### Problem details
Each record below must be reproduced exactly as it reads, with its images omitted.
══ Exercise material
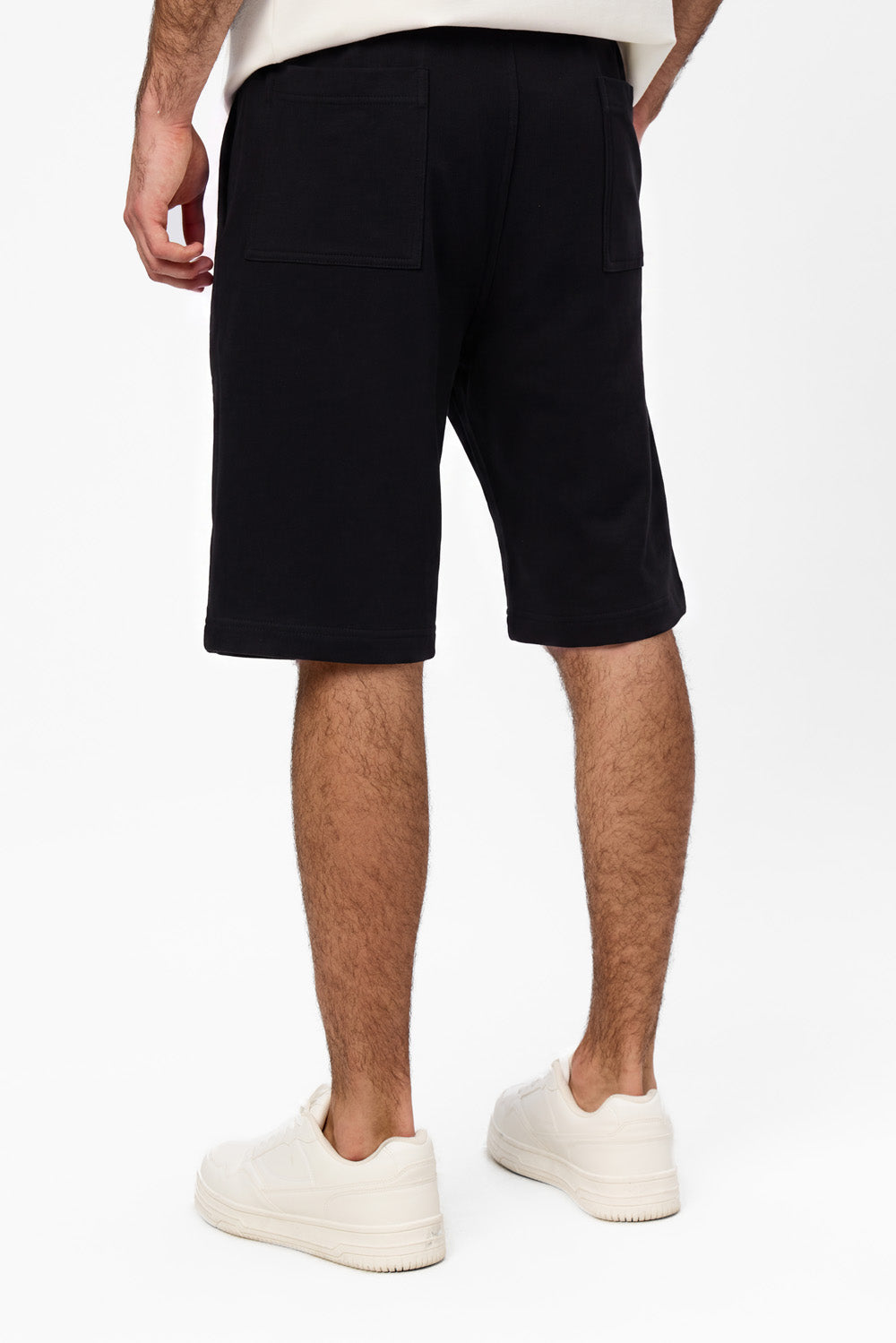 Khan black Shorts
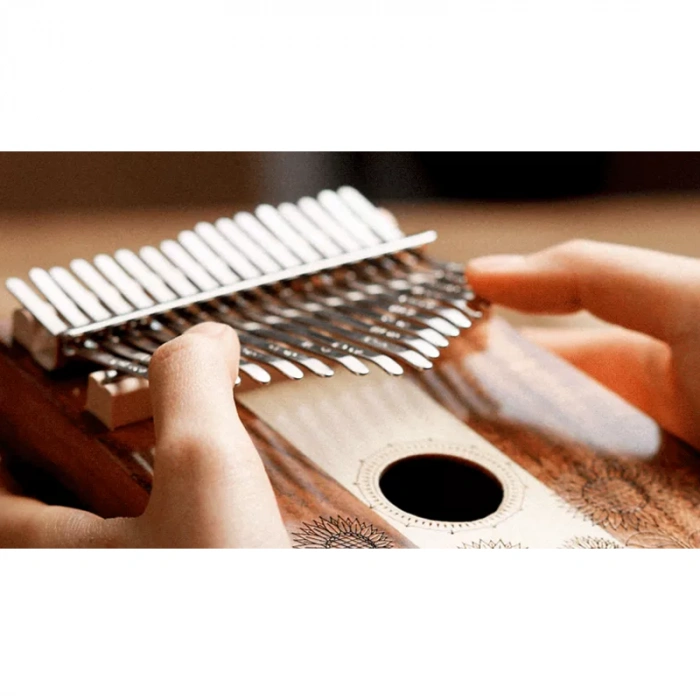 Калімба Калімба Hluru KGT17 Koa (17 нот, акація)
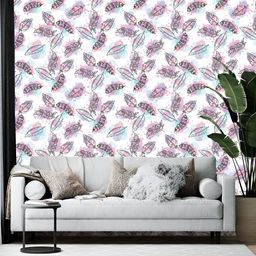 British Terminal White Printed Multi-Purpose Use Vinyl Wallpaper-picture-3
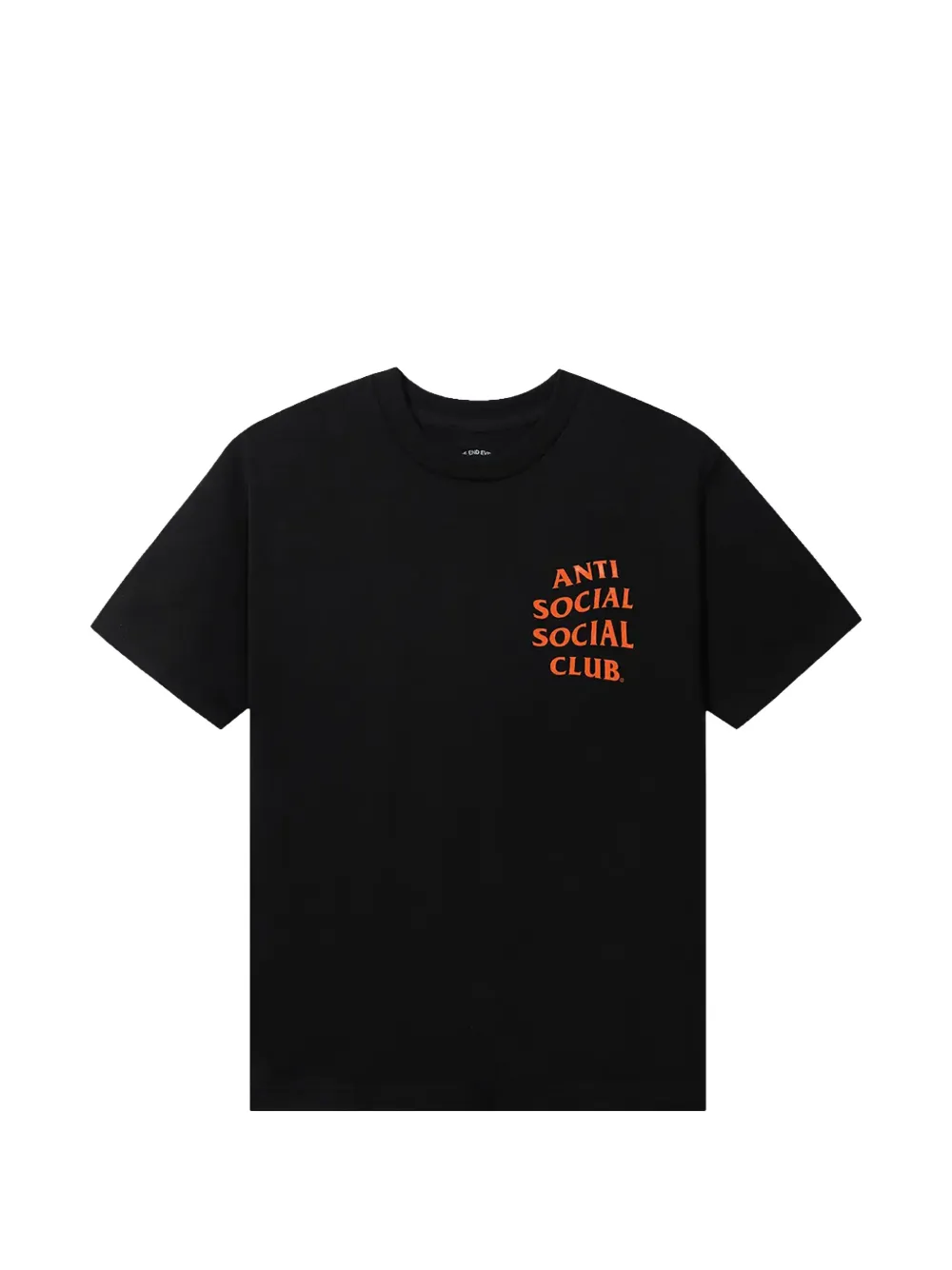Anti Social Social Club Halloween Mind Games T-shirt - Nero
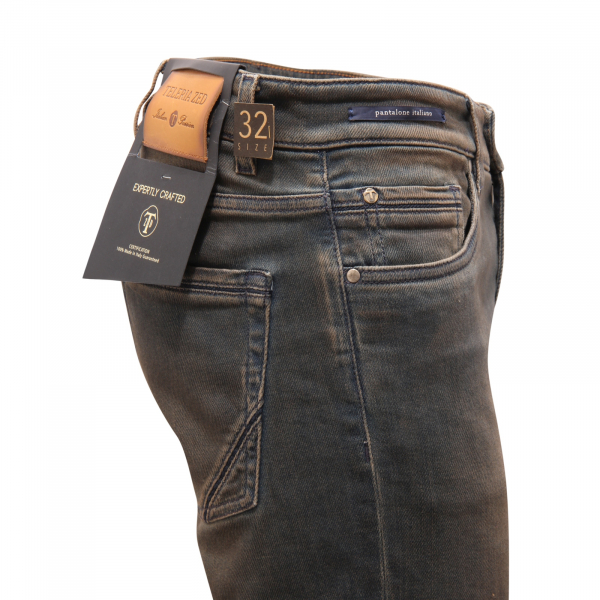 0018AR jeans uomo TELERIA ZED DENIM CONCEPT man trousers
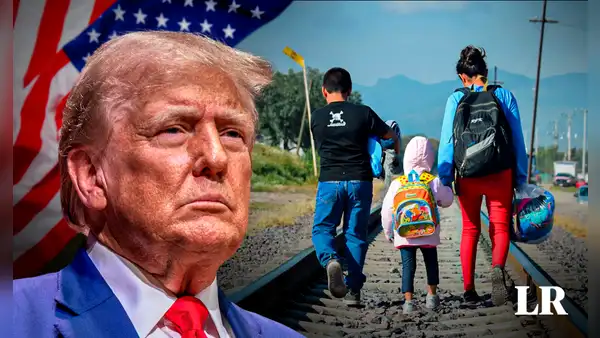 La BUENA NOTICIA de Donald Trump para los migrantes a meses de las elecciones en Estados Unidos
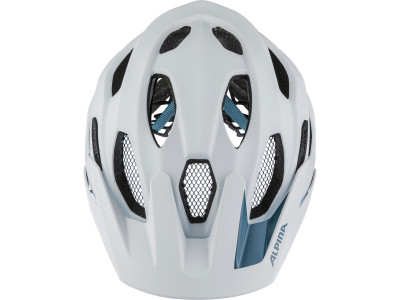 ALPINA cyklistická Enduro prilba CARAPAX 2.0 , white pebble blue matt
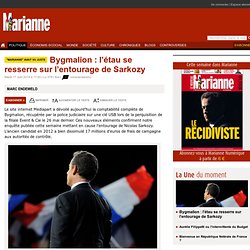 Bygmalion : l’étau se resserre sur l’entourage de Sarkozy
════
### Worked solution
 Khan black Shorts
 Калімба Калімба Hluru KGT17 Koa (17 нот, акація)
 British Terminal White Printed Multi-Purpose Use Vinyl Wallpaper-picture-3
Anti Social Social Club Halloween Mind Games T-shirt - Nero
 0018AR jeans uomo TELERIA ZED DENIM CONCEPT man trousers
 La BUENA NOTICIA de Donald Trump para los migrantes a meses de las elecciones en Estados Unidos
 ALPINA cyklistická Enduro prilba CARAPAX 2.0 , white pebble blue matt
 Bygmalion : l’étau se resserre sur l’entourage de Sarkozy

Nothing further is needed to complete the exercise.